DAY SIX - Monday, November 21

JUNCTIONS IN LAMAR

Its a chilly 6 degrees today. Above zero!

I am surprised to find the Junction Crew at Confluence, preparing to climb the Confluence hill. That trail is too steep for me, so I go on to Geriatric.

Once I get set up, the Junctions oblige me by howling. This helps me find a whole bunch of them, bedded near the line of cottonwoods on the old river bank above the Soda Butte creek.

I call it in over the radio but no-one replies. Exclosure Hill blocks radio calls to anyone west of there. I notice two more wolves, both black, below the bedded group, roaming in the river corridor.

I have these wolves all to myself for a good 15 minutes. I count 13 but then many of them get up and start to head east. Looks like its time to move!

As I reach the road Bob L drives up, saying the Junctions have a fresh elk carcass directly south of Confluence East.

Aha!

I join the crew in that lot, with two photographers, and see two black wolves feeding on the remains of a young bull elk. Both wolves take pieces of meat in their mouths and set off southeast.

I hear howling again, coming from further east.

I join the crew at Footbridge. The howling continues and most of the voices are up on Dead Puppy Hill. There are answering voices further east, maybe as far away as the Soda Cone, also on the south side.

I see two blacks trotting this way from the middle flats. One is uncollared and the other is 1276. Further east is a third black, sitting on its haunches just east of the bottom of DPH. This wolf howls a long time and is often answered by voices further east. I grin widely, reflecting on how long its been since Ive heard wolf howls at Footbridge.

There are only a few people here beside me and the crew, but we share our scopes and everyone seems happy.

This is what I consider a close sighting.

1276F in particular remains in excellent view for almost an hour, chewing on the morsel she brought from the carcass. When shes had enough, she digs a hole and caches the rest.

Eventually she moves up into the trees, joining her pack on the hill.

The plane flies overhead and reports to the crew that there are 27 Junctions here in three groups, with the majority on Dead Puppy Hill. The chorus howling continues for the next hour or so, as the groups perhaps discuss their strategy for the day.

Dylan and Maria catch glimpses of individual wolves through the thick trees, identifying the alpha male, the former alpha female, and 1341F.

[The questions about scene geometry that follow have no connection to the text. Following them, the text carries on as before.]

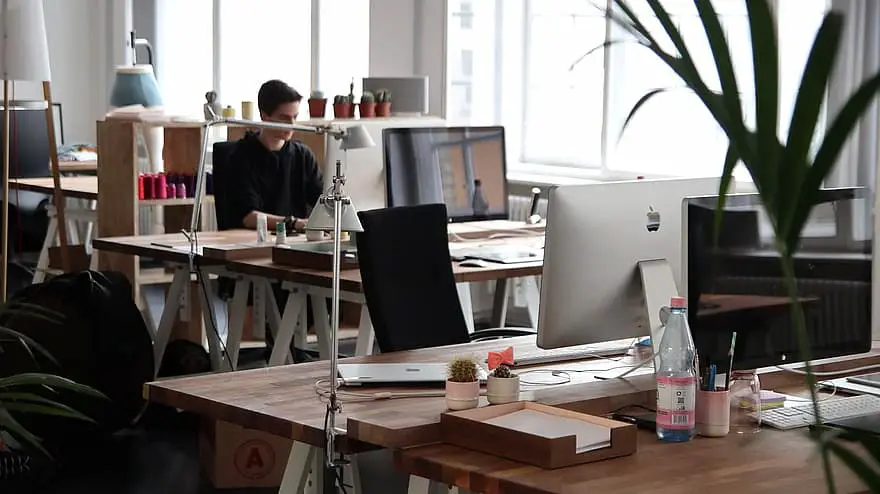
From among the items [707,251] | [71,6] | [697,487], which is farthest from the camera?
[71,6]

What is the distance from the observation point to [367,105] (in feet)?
20.8

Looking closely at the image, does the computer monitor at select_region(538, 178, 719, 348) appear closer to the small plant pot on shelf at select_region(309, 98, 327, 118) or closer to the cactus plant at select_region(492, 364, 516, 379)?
the cactus plant at select_region(492, 364, 516, 379)

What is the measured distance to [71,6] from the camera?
32.6ft

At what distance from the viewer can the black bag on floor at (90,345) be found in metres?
4.28

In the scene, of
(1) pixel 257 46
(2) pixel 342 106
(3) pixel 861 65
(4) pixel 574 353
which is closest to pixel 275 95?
(2) pixel 342 106

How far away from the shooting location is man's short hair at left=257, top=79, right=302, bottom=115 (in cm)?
539

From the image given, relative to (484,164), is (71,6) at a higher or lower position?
higher

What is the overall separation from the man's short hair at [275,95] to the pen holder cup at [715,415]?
330cm

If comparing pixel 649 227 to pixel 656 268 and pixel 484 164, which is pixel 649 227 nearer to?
pixel 656 268

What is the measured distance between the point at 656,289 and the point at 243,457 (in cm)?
175

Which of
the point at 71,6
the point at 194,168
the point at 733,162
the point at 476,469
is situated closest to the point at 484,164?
the point at 194,168

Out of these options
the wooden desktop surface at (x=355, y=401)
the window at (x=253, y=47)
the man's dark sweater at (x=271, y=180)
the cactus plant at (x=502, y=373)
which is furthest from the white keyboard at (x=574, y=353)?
the window at (x=253, y=47)

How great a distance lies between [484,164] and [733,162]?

I feel bad that I cannot reach my friends, though, so around 9AM I set off west, radioing several times. At Curve, I finally get a response. They have been watching the Rescue Pack at Elk Creek.

I give them my update and head there to join them.

The Rescue pack killed a bull elk today, too it is hidden in the forest, but they could be seen earlier tugging on it. And I get a surprise; 1048M is with them!

Im too late to see any Rescue wolves; they have already moved downhill to a bedding spot somewhere out of sight.

We go back to Footbridge and find several Junctions are still in view through the trees. A few pups move about restlessly. I see a bedded gray, and watch the former alpha female move from one bedding spot to another.

Around noon we head in, agreeing to come back out this evening since they are so close!

We return to Footbridge at 3:20 in a balmy 25 degrees. It feels odd to not be cold for once!

The Junctions have just moved west, so we go to Hitching Post, scoping from the lot, while the crew heads out to the rolling hills.

Laurie finds wolves quickly on the west shoulder of Norris. The pack is spread out. Several grays are visible in the line of cottonwoods above the Creek, the same place I first saw them this morning.

A few wolves are reported to be feeding on the carcass again, visible from the road. Others have moved south and rest on a snow-covered hill. The howling starts up again, and continues, on and off, for the next hour.

I see a total of 20, Laurie gets 23. We figure out that 907 is one of the grays bedded near the cottonwoods, and that 1276 is one of the blacks howling at skyline on the snow-covered hill.

I still hear at least one voice coming from somewhere on DPH. I search that hill and find sheep up at skyline. I never do find the howler.

Laurie finds 1229 later to the south, traveling from one bedded group over to where 1276 is bedded. She can never sit still, that one!

We also see the former alpha female, in a spot by herself.

As we start to lose the light we drive over to peek at the carcass. There is a black pup tugging on it. He/she breaks off a still pink rib bone and carries it into the brush.

Today I saw: bison, coyote, elk, bighorn sheep, 21 Junction wolves and the spirits of Allison, Richard and Jeff.